3.2. Differential abundance of biomarkers in plasma

We performed multiplex analysis of molecules associated with sepsis and tumor diseases to test their significance in plasma samples as biomarkers for the diagnosis of CAP and AECOPD. The individual statistical analysis showed that eight of the twelve analyzed potential biomarkers were differentially expressed in CAP compared to healthy controls. Plasma levels of ELA2, HGF, IL-2R, IL-6, IL-8, LBP, and resistin as well as leukocyte, monocyte, and neutrophil counts were significantly elevated (Figure 1; Supplementary Figure S1). NGAL showed the same trend (p = 0.002). In contrast, levels of LTF and TRAIL were significantly reduced. No significant differences were found for sFas and TSP-1. In AECOPD patients, leukocyte, monocyte, and neutrophil counts were significantly higher compared to healthy controls (Figure 1; Supplementary Figure S1). Levels of LTF and TRAIL were significantly lower. sFas was reduced as well (p = 0.038).
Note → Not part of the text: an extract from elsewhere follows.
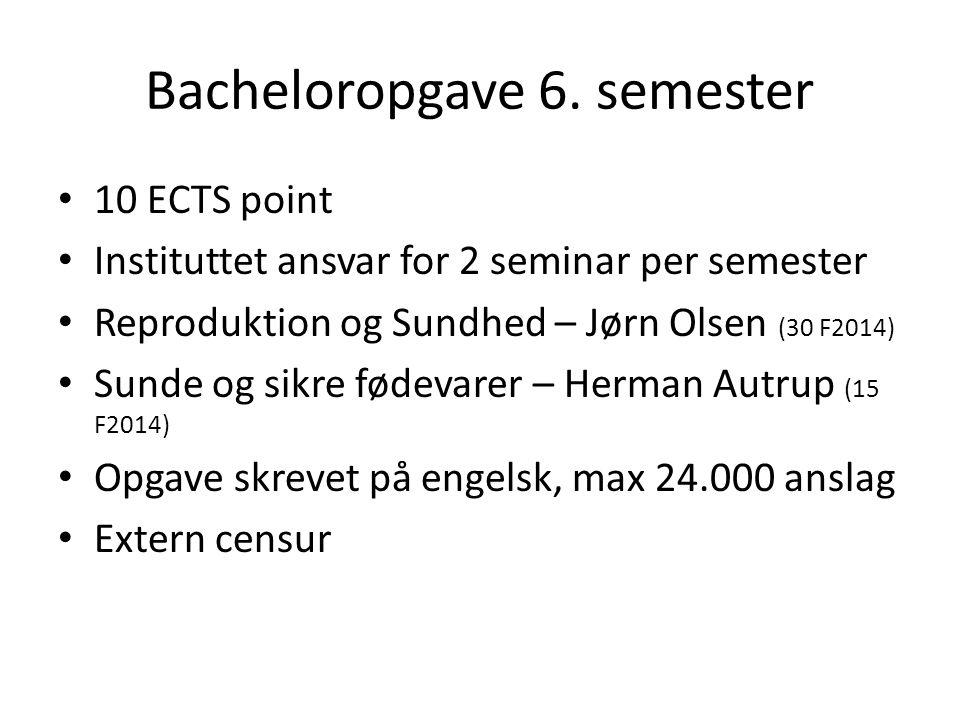 Bacheloropgave 6. semester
Comparing CAP with AECOPD, patients with CAP revealed significantly higher levels of ELA-2, IL-6, resistin, NGAL and CRP. To test whether some biomarkers might be expressed simultaneously, we performed Pearson’s correlation analysis among all significantly expressed proteins and found the best positive correlations between resistin with NGAL and IL-6 with IL-8 (Supplementary Figure S2).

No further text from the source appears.